Problem set »
**A.** Answer these questions using the commentary on the state secrets privilege:
(i) In which case did the Bush Administration first invoke the state secrets privilege?
(ii) Back then, how many results would a Google search on "state secrets privilege" have produced?
(iii) From what year is the historical Reynold's Case?
**B.** In the commentary on the state secrets privilege, why was the writer pleasantly surprised at first by the recent activity on the privilege?
**C.** From the commentary on the state secrets privilege, return the stretch from "The Current" through "vivid for me.", copied word for word.

Extract to read Block Start

The Current
‘Sanitization’ is not the
answer
By Sibel Edmonds
During the
past few months I have been actively following the latest activity on the state
secrets privilege (SSP). First, I was pleasantly surprised to see that this
issue of extreme importance to our civil liberties and constitutional rights
was finally getting long-over-due and deserved attention from the media. After
all, the memories of fighting SSP in the federal courts all the way up to the
Supreme Court, holding press conferences together with the ACLU to bring needed
media attention to this draconian abuse, making the rounds in Congress to have
them address this ‘privilege’ through legislation to restrict its misuse and
abuse, are still fresh and vivid for me.
Then I
started detecting some troubling common trends showing up in media reports and
subsequently in discussions and statements within Congress. The most suspicious
of these came in the form of sanitizing major SSP abuse cases from reports put
forth by both the mainstream media and some in alternative publications. The
first invocation of the SSP by the Bush Administration was in my case. Back
then, if you had done a Google search on ‘state secrets privilege’ you would
have come up with only ‘7’ results; three of them repeats. After successfully
getting away with SSP invocation in my case, the administration opened the
flood gates for others. Now I invite you to search all the archived news
reports on SSP in the last year or so. As you will see, in every single report
in which the abuses of SSP and its history are cited, you will not find this
first case; my case. Further, if you were to look for other major abuses of
SSP, such as the Barlow Case, you will find none. The valid cases cited are
mainly limited to:
Khalid Al-Masri, Maher Arar, Al Haramain Islamic
Foundation, Binyam Mohamed
With a
note here and there on ‘NSA’ related information and the historical Reynold’s
Case from 1953.

Extract to read Block End
Data listing Block Start

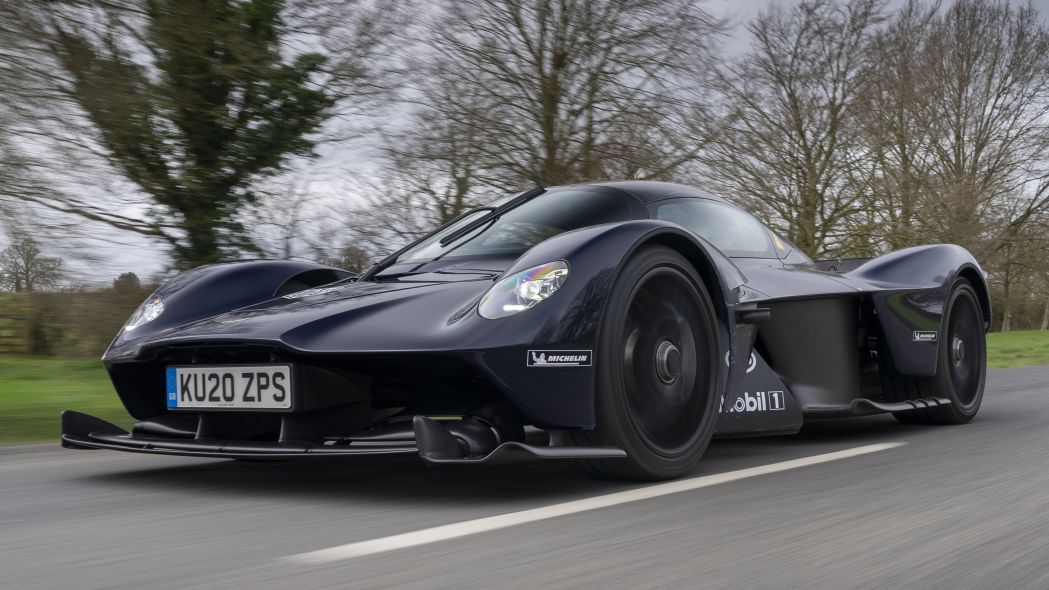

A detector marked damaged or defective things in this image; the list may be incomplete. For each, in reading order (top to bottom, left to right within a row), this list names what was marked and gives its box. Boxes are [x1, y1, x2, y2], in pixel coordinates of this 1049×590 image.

exposed rear wheel [568, 245, 724, 480]
exposed rear wheel [880, 282, 988, 426]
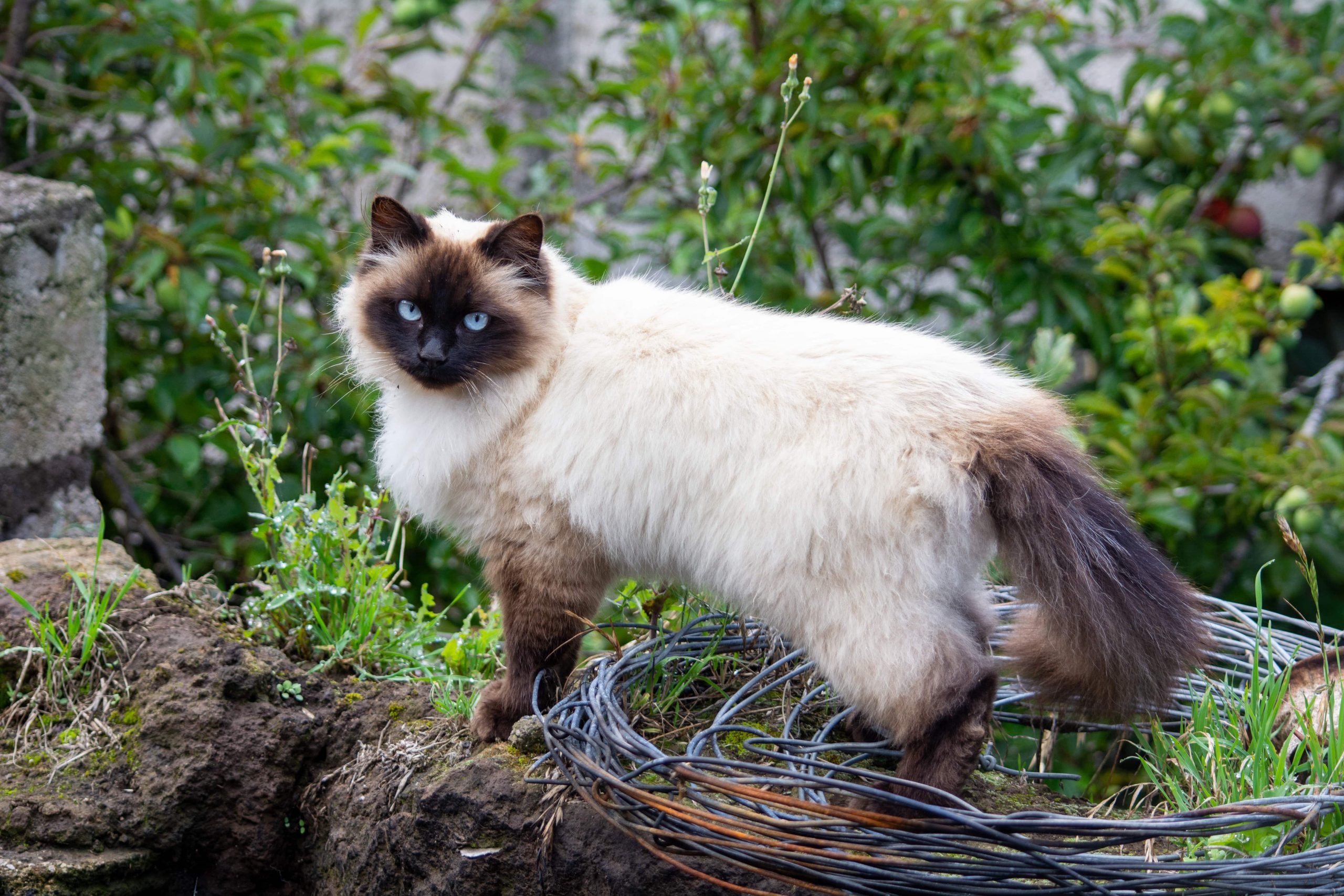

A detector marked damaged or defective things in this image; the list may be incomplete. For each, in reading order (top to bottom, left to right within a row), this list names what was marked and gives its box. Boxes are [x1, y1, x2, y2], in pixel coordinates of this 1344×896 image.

rusty metal wire [529, 588, 1344, 894]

Data listing Block End

Responses to the tasks »
**A.**
(i) The writer's own case.
(ii) Seven results, three of them repeats.
(iii) 1953.

**B.** The writer was pleasantly surprised because the state secrets privilege is of extreme importance to civil liberties and constitutional rights. It was finally getting long-overdue attention from the media. The writer's memories of fighting the privilege in the courts, at press conferences and in Congress were still fresh and vivid.

**C.**
The Current
‘Sanitization’ is not the
answer
By Sibel Edmonds
During the
past few months I have been actively following the latest activity on the state
secrets privilege (SSP). First, I was pleasantly surprised to see that this
issue of extreme importance to our civil liberties and constitutional rights
was finally getting long-over-due and deserved attention from the media. After
all, the memories of fighting SSP in the federal courts all the way up to the
Supreme Court, holding press conferences together with the ACLU to bring needed
media attention to this draconian abuse, making the rounds in Congress to have
them address this ‘privilege’ through legislation to restrict its misuse and
abuse, are still fresh and vivid for me.